About this exercise: Although the records include pictures, print only the rest, exactly as written.
(Data to process begins)
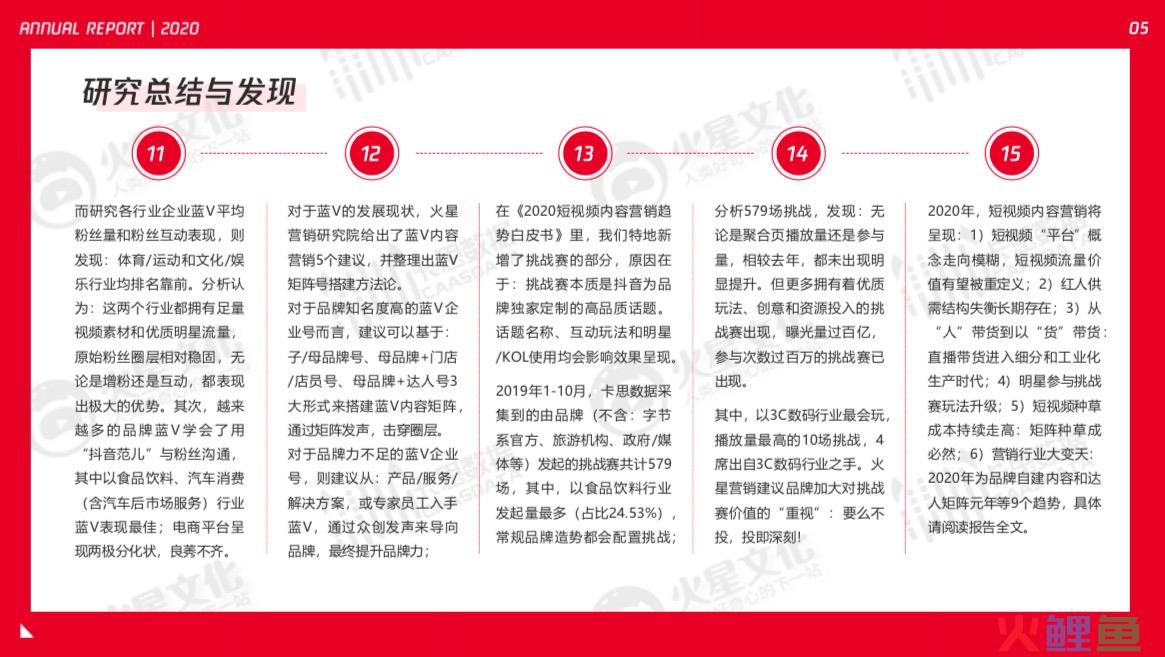 ANNUAL REPORT | 2020

05

研究总结与发现

11

而研究各行业企业蓝V平均粉丝量和粉丝互动表现，则发现：体育/运动和文化/娱乐行业均排名靠前。分析认为：这两个行业都拥有足量视频素材和优质明星流量，原始粉丝圈层相对稳固，无论是增粉还是互动，都表现出极大的优势。其次，越来越多的品牌蓝V学会了用“抖音范儿”与粉丝沟通，其中以食品饮料、汽车消费（含汽车后市场服务）行业蓝V表现最佳；电商平台呈现两极分化状，良莠不齐。

12

对于蓝V的发展现状，火星营销研究院给出了蓝V内容营销5个建议，并整理出蓝V矩阵号搭建方法论。

对于品牌知名度高的蓝V企业号而言，建议可以基于：子/母品牌号、母品牌+门店/店员号、母品牌+达人号3大形式来搭建蓝V内容矩阵，通过矩阵发声，击穿圈层。

对于品牌力不足的蓝V企业号，则建议从：产品/服务/解决方案，或专家员工入手蓝V，通过众创发声来导向品牌，最终提升品牌力；

13

在《2020短视频内容营销趋势白皮书》里，我们特地新增了挑战赛的部分，原因在于：挑战赛本质是抖音为品牌独家定制的高品质话题。话题名称、互动玩法和明星/KOL使用均会影响效果呈现。

2019年1-10月，卡思数据采集到的由品牌（不含：字节系官方、旅游机构、政府/媒体等）发起的挑战赛共计579场，其中，以食品饮料行业发起量最多（占比24.53%），常规品牌造势都会配置挑战；

14

分析579场挑战，发现：无论是聚合页播放量还是参与量，相较去年，都未出现明显提升。但更多拥有着优质玩法、创意和资源投入的挑战赛出现，曝光量过百亿，参与次数过百万的挑战赛已出现。

其中，以3C数码行业最会玩，播放量最高的10场挑战，4席出自3C数码行业之手。火星营销建议品牌加大对挑战赛价值的“重视”：要么不投，投即深刻！

15

2020年，短视频内容营销将呈现：1）短视频“平台”概念走向模糊，短视频流量价值有望被重定义；2）红人供需结构失衡长期存在；3）从“人”带货到以“货”带货：直播带货进入细分和工业化生产时代；4）明星参与挑战赛玩法升级；5）短视频种草成本持续走高：矩阵种草成必然；6）营销行业大变天：2020年为品牌自建内容和达人矩阵元年等9个趋势，具体请阅读报告全文。

火星文化
火鲤鱼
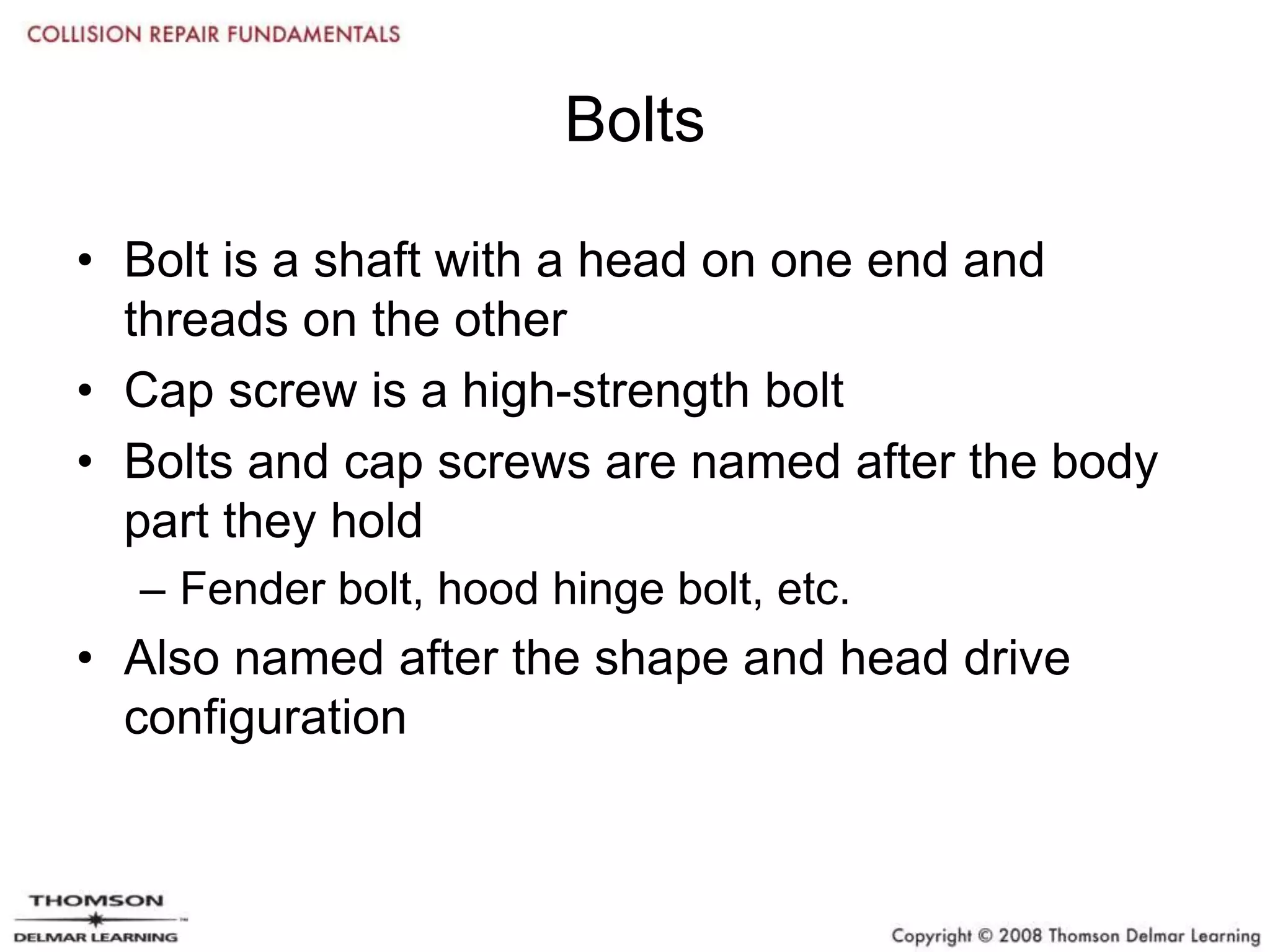 COLLISION REPAIR FUNDAMENTALS

Bolts

• Bolt is a shaft with a head on one end and threads on the other
• Cap screw is a high-strength bolt
• Bolts and cap screws are named after the body part they hold
– Fender bolt, hood hinge bolt, etc.
• Also named after the shape and head drive configuration

THOMSON
DELMAR LEARNING

Copyright © 2008 Thomson Delmar Learning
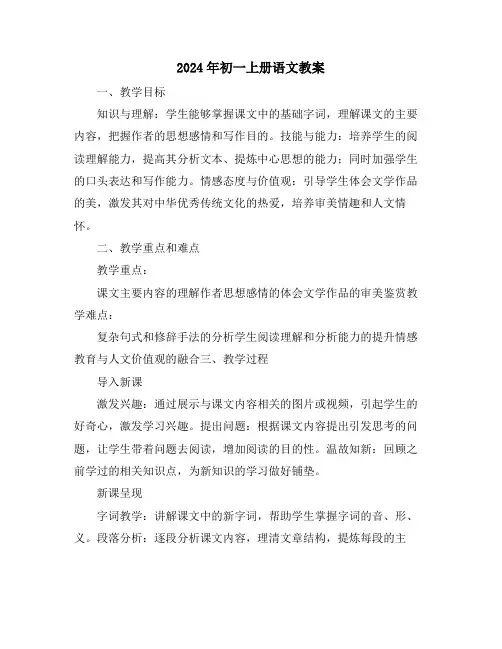 2024年初一上册语文教案

一、教学目标

知识与理解：学生能够掌握课文中的基础字词，理解课文的主要内容，把握作者的思想感情和写作目的。技能与能力：培养学生的阅读理解能力，提高其分析文本、提炼中心思想的能力；同时加强学生的口头表达和写作能力。情感态度与价值观：引导学生体会文学作品的美，激发其对中华优秀传统文化的热爱，培养审美情趣和人文情怀。

二、教学重点和难点

教学重点：

课文主要内容的理解作者思想感情的体会文学作品的审美鉴赏教学难点：

复杂句式和修辞手法的分析学生阅读理解和分析能力的提升情感教育与人文价值观的融合三、教学过程

导入新课

激发兴趣：通过展示与课文内容相关的图片或视频，引起学生的好奇心，激发学习兴趣。提出问题：根据课文内容提出引发思考的问题，让学生带着问题去阅读，增加阅读的目的性。温故知新：回顾之前学过的相关知识点，为新知识的学习做好铺垫。

新课呈现

字词教学：讲解课文中的新字词，帮助学生掌握字词的音、形、义。段落分析：逐段分析课文内容，理清文章结构，提炼每段的主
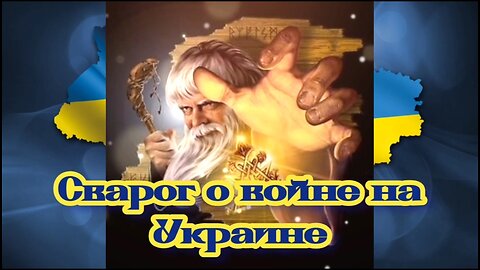 Сварог о войне на Украине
(Data to process ends)
Written reply:
 ANNUAL REPORT | 2020

05

研究总结与发现

11

而研究各行业企业蓝V平均粉丝量和粉丝互动表现，则发现：体育/运动和文化/娱乐行业均排名靠前。分析认为：这两个行业都拥有足量视频素材和优质明星流量，原始粉丝圈层相对稳固，无论是增粉还是互动，都表现出极大的优势。其次，越来越多的品牌蓝V学会了用“抖音范儿”与粉丝沟通，其中以食品饮料、汽车消费（含汽车后市场服务）行业蓝V表现最佳；电商平台呈现两极分化状，良莠不齐。

12

对于蓝V的发展现状，火星营销研究院给出了蓝V内容营销5个建议，并整理出蓝V矩阵号搭建方法论。

对于品牌知名度高的蓝V企业号而言，建议可以基于：子/母品牌号、母品牌+门店/店员号、母品牌+达人号3大形式来搭建蓝V内容矩阵，通过矩阵发声，击穿圈层。

对于品牌力不足的蓝V企业号，则建议从：产品/服务/解决方案，或专家员工入手蓝V，通过众创发声来导向品牌，最终提升品牌力；

13

在《2020短视频内容营销趋势白皮书》里，我们特地新增了挑战赛的部分，原因在于：挑战赛本质是抖音为品牌独家定制的高品质话题。话题名称、互动玩法和明星/KOL使用均会影响效果呈现。

2019年1-10月，卡思数据采集到的由品牌（不含：字节系官方、旅游机构、政府/媒体等）发起的挑战赛共计579场，其中，以食品饮料行业发起量最多（占比24.53%），常规品牌造势都会配置挑战；

14

分析579场挑战，发现：无论是聚合页播放量还是参与量，相较去年，都未出现明显提升。但更多拥有着优质玩法、创意和资源投入的挑战赛出现，曝光量过百亿，参与次数过百万的挑战赛已出现。

其中，以3C数码行业最会玩，播放量最高的10场挑战，4席出自3C数码行业之手。火星营销建议品牌加大对挑战赛价值的“重视”：要么不投，投即深刻！

15

2020年，短视频内容营销将呈现：1）短视频“平台”概念走向模糊，短视频流量价值有望被重定义；2）红人供需结构失衡长期存在；3）从“人”带货到以“货”带货：直播带货进入细分和工业化生产时代；4）明星参与挑战赛玩法升级；5）短视频种草成本持续走高：矩阵种草成必然；6）营销行业大变天：2020年为品牌自建内容和达人矩阵元年等9个趋势，具体请阅读报告全文。

火星文化
火鲤鱼
 COLLISION REPAIR FUNDAMENTALS

Bolts

• Bolt is a shaft with a head on one end and threads on the other
• Cap screw is a high-strength bolt
• Bolts and cap screws are named after the body part they hold
– Fender bolt, hood hinge bolt, etc.
• Also named after the shape and head drive configuration

THOMSON
DELMAR LEARNING

Copyright © 2008 Thomson Delmar Learning
 2024年初一上册语文教案

一、教学目标

知识与理解：学生能够掌握课文中的基础字词，理解课文的主要内容，把握作者的思想感情和写作目的。技能与能力：培养学生的阅读理解能力，提高其分析文本、提炼中心思想的能力；同时加强学生的口头表达和写作能力。情感态度与价值观：引导学生体会文学作品的美，激发其对中华优秀传统文化的热爱，培养审美情趣和人文情怀。

二、教学重点和难点

教学重点：

课文主要内容的理解作者思想感情的体会文学作品的审美鉴赏教学难点：

复杂句式和修辞手法的分析学生阅读理解和分析能力的提升情感教育与人文价值观的融合三、教学过程

导入新课

激发兴趣：通过展示与课文内容相关的图片或视频，引起学生的好奇心，激发学习兴趣。提出问题：根据课文内容提出引发思考的问题，让学生带着问题去阅读，增加阅读的目的性。温故知新：回顾之前学过的相关知识点，为新知识的学习做好铺垫。

新课呈现

字词教学：讲解课文中的新字词，帮助学生掌握字词的音、形、义。段落分析：逐段分析课文内容，理清文章结构，提炼每段的主
 Сварог о войне на Украине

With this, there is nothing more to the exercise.